TEXT FOR ANALYSIS:
'''

Definition

voice recognition (speaker recognition)

Alexander S. Gillis

By

Alexander S. Gillis, Technical Writer and Editor

What is voice recognition (speaker recognition)?

Voice or speaker recognition is the ability of a machine or program to receive and interpret dictation or to understand and perform spoken commands. Voice recognition has gained prominence and use with the rise of artificial intelligence (AI) and intelligent assistants, such as Amazon's Alexa and Apple's Siri.

Voice recognition systems let consumers interact with technology simply by speaking to it, enabling hands-free requests, reminders and other simple tasks.

Voice recognition can identify and distinguish voices using automatic speech recognition (ASR) software programs. Some ASR programs require users first train the program to recognize their voice for a more accurate speech-to-text conversion. Voice recognition systems evaluate a voice's frequency, accent and flow of speech.

Although voice recognition and speech recognition are referred to interchangeably, they aren't the same, and a critical distinction must be made. Voice recognition identifies the speaker, whereas speech recognition evaluates what is said.

This article is part of

A guide to artificial intelligence in the enterprise

Download this entire guide for FREE now!

How does voice recognition work?

Voice recognition software on computers requires analog audio to be converted into digital signals, known as analog-to-digital (A/D) conversion. For a computer to decipher a signal, it must have a digital database of words or syllables as well as a quick process for comparing this data to signals. The speech patterns are stored on the hard drive and loaded into memory when the program is run. A comparator checks these stored patterns against the output of the A/D converter -- an action called pattern recognition.

A diagram showing how voice recognition works — Voice recognition converts analog audio to a digital signal, which is then interpreted by pattern recognition and voice recognition software.

In practice, the size of a voice recognition program's effective vocabulary is directly related to the RAM capacity of the computer in which it's installed. A voice recognition program runs many times faster if the entire vocabulary can be loaded into RAM compared to searching the hard drive for some of the matches. Processing speed is critical, as it affects how fast the computer can search the RAM for matches.

Audio also must be processed for clarity, so some devices may filter out background noise. In some voice recognition systems, certain frequencies in the audio are emphasized so the device can recognize a voice better.

Voice recognition systems analyze speech through one of two models: the hidden Markov model and neural networks. The hidden Markov model breaks down spoken words into their phonemes, while recurrent neural networks use the output from previous steps to influence the input to the current step.

As uses for voice recognition technology grow and more users interact with it, the organizations implementing voice recognition software will have more data and information to feed into neural networks for voice recognition systems. This improves the capabilities and accuracy of voice recognition products.

The popularity of smartphones opened up the opportunity to add voice recognition technology into consumer pockets, while home devices -- such as Google Home and Amazon Echo -- brought voice recognition technology into living rooms and kitchens.

'''

REQUIRED TASKS:
- a) In the voice recognition article, what is the size of a voice recognition program's effective vocabulary directly related to?
- b) Reproduce the passage of the voice recognition article from "Audio also must" to "voice recognition products.", word for word.

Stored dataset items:
'''

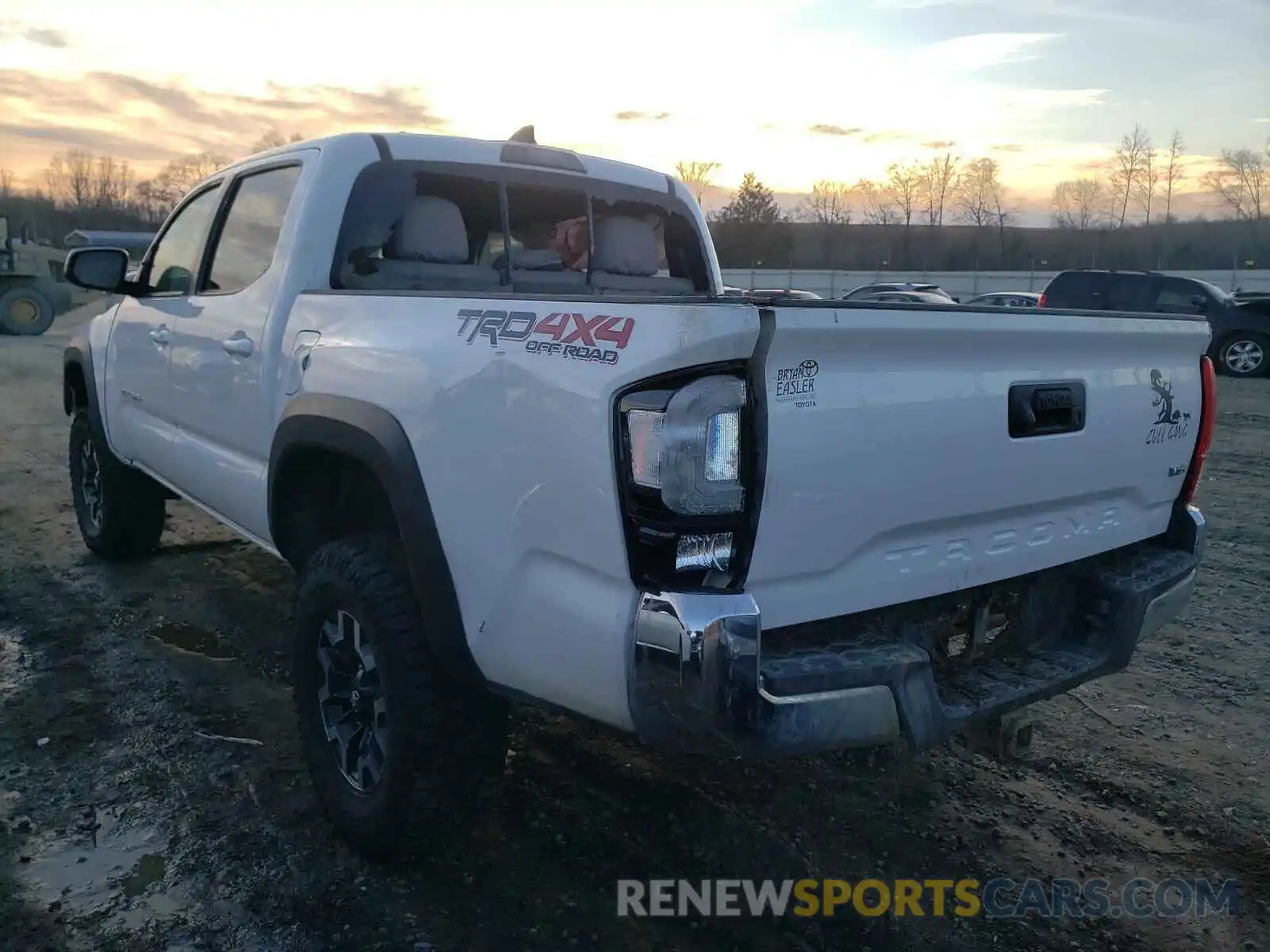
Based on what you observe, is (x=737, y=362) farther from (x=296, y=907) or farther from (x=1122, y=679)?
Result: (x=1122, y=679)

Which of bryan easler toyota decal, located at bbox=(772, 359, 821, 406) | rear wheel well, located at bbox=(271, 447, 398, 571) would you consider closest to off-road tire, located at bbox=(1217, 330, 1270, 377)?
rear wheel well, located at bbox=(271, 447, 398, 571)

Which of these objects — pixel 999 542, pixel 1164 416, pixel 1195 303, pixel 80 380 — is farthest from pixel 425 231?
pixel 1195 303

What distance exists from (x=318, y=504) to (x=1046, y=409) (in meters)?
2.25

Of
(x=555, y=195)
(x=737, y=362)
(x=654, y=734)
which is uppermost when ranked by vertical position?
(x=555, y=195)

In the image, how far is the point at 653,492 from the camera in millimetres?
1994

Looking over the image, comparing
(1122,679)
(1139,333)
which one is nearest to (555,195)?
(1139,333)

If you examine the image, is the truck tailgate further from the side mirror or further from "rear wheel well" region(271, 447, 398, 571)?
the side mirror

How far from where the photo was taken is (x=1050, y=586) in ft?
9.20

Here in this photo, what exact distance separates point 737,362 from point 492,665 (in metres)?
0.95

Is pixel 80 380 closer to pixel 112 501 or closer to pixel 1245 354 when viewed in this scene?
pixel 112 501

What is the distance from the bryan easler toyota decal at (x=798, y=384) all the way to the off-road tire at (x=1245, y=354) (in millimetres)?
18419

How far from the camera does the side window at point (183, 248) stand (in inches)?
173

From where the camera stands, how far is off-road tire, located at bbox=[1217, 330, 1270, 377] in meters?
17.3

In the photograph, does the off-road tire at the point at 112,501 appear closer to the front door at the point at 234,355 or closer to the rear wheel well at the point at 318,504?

'''

COMPLETED EXERCISE:
- a) It is directly related to the RAM capacity of the computer in which the program is installed.

- b)
Audio also must be processed for clarity, so some devices may filter out background noise. In some voice recognition systems, certain frequencies in the audio are emphasized so the device can recognize a voice better.

Voice recognition systems analyze speech through one of two models: the hidden Markov model and neural networks. The hidden Markov model breaks down spoken words into their phonemes, while recurrent neural networks use the output from previous steps to influence the input to the current step.

As uses for voice recognition technology grow and more users interact with it, the organizations implementing voice recognition software will have more data and information to feed into neural networks for voice recognition systems. This improves the capabilities and accuracy of voice recognition products.